Passing places are a feature of the road system in remote parts of Scotland, such as the Outer Hebrides. They're marked by a white diamond-shaped sign with the words passing place in the middle and, as the name suggests, they're places where a single track road widens enough to make it possible for two cars to pass. The way it usually works is that whichever car comes to the passing place first stops and waits for the other one to drive by. And when it does, it's customary for the drivers to greet each other by raising a hand or making some other gesture of acknowledgement. Their other function is to permit overtaking. If you're chugging along admiring the views and there's somebody sitting on your tail, it's considered polite to pull over into the next passing place and let them overtake you.
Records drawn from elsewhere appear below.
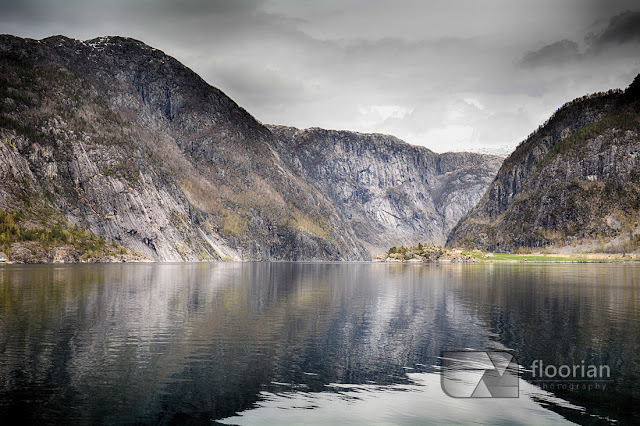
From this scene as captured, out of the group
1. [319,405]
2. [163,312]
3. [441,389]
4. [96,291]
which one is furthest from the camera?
[96,291]

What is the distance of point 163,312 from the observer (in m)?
60.0

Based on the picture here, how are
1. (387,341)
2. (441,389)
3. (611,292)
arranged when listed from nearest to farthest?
(441,389) → (387,341) → (611,292)

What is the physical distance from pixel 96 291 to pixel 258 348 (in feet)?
166

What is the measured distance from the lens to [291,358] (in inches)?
1501

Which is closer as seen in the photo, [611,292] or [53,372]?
[53,372]

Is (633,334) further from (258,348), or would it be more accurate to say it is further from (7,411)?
(7,411)

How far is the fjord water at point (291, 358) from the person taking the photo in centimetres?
2698

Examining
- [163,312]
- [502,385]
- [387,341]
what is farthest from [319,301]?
[502,385]

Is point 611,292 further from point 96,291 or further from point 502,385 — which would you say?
point 96,291
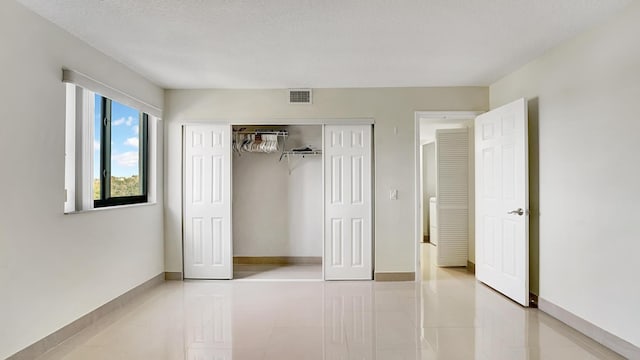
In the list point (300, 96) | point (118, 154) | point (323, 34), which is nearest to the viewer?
point (323, 34)

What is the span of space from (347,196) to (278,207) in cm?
145

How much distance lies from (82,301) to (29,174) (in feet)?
4.03

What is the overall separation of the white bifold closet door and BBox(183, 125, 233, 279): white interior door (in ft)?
10.4

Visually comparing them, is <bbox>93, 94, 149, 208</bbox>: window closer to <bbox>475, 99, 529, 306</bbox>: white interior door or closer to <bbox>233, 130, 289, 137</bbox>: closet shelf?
<bbox>233, 130, 289, 137</bbox>: closet shelf

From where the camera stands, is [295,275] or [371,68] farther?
[295,275]

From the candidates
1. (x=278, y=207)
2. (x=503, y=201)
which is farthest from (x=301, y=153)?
(x=503, y=201)

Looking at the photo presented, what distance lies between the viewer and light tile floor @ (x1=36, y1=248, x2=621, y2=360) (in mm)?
2746

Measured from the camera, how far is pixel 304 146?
5844 mm

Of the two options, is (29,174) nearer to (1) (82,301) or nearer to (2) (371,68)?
(1) (82,301)

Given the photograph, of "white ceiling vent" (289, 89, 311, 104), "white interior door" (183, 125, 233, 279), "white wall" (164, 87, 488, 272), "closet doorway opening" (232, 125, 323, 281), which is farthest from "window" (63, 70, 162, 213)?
"white ceiling vent" (289, 89, 311, 104)

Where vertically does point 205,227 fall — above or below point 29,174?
below

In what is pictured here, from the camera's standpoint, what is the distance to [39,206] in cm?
268

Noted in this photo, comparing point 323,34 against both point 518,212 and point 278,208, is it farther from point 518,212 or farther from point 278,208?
point 278,208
We've got passing places galore in North Uist (my adopted island). That is apart from the eight-mile stretch of the new twin track road beween Lochmaddy (main settlement and ferry port) and Clachan (village where the Lochmaddy road meets two other roads, one of them heading up south to the causeway and the island of Benbecula). It's very handy when you have a ferry to catch but somehow without the passing places it just isn't the same.
At the risk of sounding corny, I'd say that single track roads and passing places are not only an integral part of the Hebridean driving experience but also a metaphor for the Hebridean way of life in general: relaxed, friendly and always aware of other people. Naturally, the latter comes with its share of disadvantages as anyone living in a small community will tell you. On the whole, however, I think that instead of miles and miles of motorways, some parts of the mainland could do with more single track roads and passing places.
As they say in Gaelic: Gabh air do shocair.